If one of the following circumstances applies to your mortgage, you might have a viable fraud claim:

Hidden charges or fees

Inappropriate for financial position or capacity

Interest-only loan

Mortgage Payment Protection Insurance (MPPI)

Debtor receiving welfare benefits

Pre-existing medical conditions

Repayment schedule extends beyond retirement age

Risk wrongly assessed

Self-certified income

Sub-prime loan due to adverse credit

Fraud charges can be brought for any mortgage type: regular, buy-to-let, remortgage or under the right-to-buy scheme for council tenants.

“Confusing Mortgage Calculations”

A house is the largest single purchase that most people make. The mortgage contract involves principal, interest and other fees that can be quite confusing for the average person. Many people, in fact most people don’t fully understand all mortgage calculations and the ever changing terminology.

With mortgage loan terms, such as “Interest-Only,” “Partially-Amortized,” and “Standard Variable Interest Rate”, it is not easy to understand how future monthly payments will be affected. Most house holders assume they are “paying down” there mortgages gradually; unfortunately, some of these fancy mortgages have higher monthly payments that are activated in the future. Lenders used clever tactics to make mortgages to sub-prime borrowers “more expensive” over time.

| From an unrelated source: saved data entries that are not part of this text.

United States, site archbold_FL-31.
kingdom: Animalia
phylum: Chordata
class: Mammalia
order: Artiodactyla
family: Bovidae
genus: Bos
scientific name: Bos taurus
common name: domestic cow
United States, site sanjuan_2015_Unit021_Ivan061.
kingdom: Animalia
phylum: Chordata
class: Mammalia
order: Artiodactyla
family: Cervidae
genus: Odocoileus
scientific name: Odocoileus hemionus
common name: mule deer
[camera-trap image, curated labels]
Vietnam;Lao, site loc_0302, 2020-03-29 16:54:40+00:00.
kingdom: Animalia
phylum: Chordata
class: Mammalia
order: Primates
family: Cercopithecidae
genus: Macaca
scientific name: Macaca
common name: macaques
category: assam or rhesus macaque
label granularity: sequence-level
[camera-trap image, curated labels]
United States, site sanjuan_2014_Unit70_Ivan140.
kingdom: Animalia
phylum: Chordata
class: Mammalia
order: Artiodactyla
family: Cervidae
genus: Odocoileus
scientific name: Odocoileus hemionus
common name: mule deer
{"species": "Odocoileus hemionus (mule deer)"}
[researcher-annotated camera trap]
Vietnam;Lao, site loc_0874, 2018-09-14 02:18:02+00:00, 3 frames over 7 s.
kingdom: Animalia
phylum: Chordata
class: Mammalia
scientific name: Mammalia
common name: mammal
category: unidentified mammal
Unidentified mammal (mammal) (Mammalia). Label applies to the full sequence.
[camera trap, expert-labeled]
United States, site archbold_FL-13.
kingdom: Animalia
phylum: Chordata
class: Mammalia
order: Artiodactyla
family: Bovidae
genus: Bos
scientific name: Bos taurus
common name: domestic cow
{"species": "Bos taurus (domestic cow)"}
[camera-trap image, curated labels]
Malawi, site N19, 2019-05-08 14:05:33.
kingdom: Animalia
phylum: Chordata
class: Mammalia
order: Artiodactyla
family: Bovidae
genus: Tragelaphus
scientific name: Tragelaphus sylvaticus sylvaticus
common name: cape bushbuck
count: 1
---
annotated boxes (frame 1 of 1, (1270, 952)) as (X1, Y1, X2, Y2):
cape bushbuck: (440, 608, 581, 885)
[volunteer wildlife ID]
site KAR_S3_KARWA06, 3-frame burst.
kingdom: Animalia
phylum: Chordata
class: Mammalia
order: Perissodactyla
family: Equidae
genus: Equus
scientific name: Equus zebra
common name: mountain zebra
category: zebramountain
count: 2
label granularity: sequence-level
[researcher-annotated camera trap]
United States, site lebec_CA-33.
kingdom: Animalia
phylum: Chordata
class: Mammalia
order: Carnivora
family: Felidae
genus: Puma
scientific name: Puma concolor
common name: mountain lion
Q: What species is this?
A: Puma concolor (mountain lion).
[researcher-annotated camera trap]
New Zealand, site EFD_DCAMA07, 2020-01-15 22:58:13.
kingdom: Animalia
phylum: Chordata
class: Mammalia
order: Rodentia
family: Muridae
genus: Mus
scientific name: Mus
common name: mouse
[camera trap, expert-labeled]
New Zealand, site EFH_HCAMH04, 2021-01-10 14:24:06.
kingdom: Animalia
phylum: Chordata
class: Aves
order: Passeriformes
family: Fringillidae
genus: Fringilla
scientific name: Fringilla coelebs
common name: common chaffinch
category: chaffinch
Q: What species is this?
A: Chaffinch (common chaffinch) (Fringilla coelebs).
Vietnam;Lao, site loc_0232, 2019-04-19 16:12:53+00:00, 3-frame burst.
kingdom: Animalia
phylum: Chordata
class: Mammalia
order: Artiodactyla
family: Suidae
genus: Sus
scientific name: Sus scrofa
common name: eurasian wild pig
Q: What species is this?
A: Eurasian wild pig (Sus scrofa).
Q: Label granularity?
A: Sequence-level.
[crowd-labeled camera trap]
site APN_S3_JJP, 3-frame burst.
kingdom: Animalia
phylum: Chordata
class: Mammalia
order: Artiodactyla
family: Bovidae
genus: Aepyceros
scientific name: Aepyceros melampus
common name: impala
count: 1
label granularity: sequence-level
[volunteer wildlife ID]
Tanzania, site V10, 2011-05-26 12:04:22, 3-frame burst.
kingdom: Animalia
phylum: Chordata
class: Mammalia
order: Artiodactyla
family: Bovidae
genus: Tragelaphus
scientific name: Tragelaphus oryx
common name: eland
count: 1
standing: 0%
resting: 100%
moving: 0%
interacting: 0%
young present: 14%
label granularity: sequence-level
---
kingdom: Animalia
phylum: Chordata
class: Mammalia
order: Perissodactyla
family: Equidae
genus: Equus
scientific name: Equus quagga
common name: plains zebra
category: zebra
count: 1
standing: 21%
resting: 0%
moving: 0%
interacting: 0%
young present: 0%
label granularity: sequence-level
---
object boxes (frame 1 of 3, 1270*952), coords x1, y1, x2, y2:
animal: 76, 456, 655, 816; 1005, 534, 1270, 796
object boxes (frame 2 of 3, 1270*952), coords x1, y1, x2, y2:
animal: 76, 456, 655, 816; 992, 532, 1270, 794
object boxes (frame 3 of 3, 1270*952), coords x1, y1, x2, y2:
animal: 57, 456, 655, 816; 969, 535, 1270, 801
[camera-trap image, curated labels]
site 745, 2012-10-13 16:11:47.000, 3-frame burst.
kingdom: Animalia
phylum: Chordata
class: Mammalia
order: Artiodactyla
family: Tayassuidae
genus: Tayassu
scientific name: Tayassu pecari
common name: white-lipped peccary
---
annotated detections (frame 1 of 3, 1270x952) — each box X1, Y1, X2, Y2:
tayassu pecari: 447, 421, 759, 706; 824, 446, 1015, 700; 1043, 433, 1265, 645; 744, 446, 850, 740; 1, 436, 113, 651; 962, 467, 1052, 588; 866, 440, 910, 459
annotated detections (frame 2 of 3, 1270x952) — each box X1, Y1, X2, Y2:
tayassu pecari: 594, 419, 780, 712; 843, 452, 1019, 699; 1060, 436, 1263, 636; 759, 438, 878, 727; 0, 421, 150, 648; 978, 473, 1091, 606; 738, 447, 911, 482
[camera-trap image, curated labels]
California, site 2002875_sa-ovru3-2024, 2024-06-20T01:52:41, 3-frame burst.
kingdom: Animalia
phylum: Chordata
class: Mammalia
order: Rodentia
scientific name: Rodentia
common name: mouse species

“Sensible, Affordable Mortgage”

Mortgage products must be compatible with the financial circumstances of the debtor. Mortgages must be sensible and affordable according to the FSA. There have been cases of mortgage brokers advising people to take a mortgage that they knew full well they would not be able to repay the loan, when all the hidden fees started to take effect.. These mortgage rip-offs were “guaranteed to fail.”

Mis sold mortgages represent one of the largest UK scandals and will have repercussions for decades to come. The FSA is investigating these mis sold mortgage claims to ensure that clients received fair treatment. If the broker or lender did not properly assess or failed to discuss the affordability of a mortgage, then this could constitute professional negligence.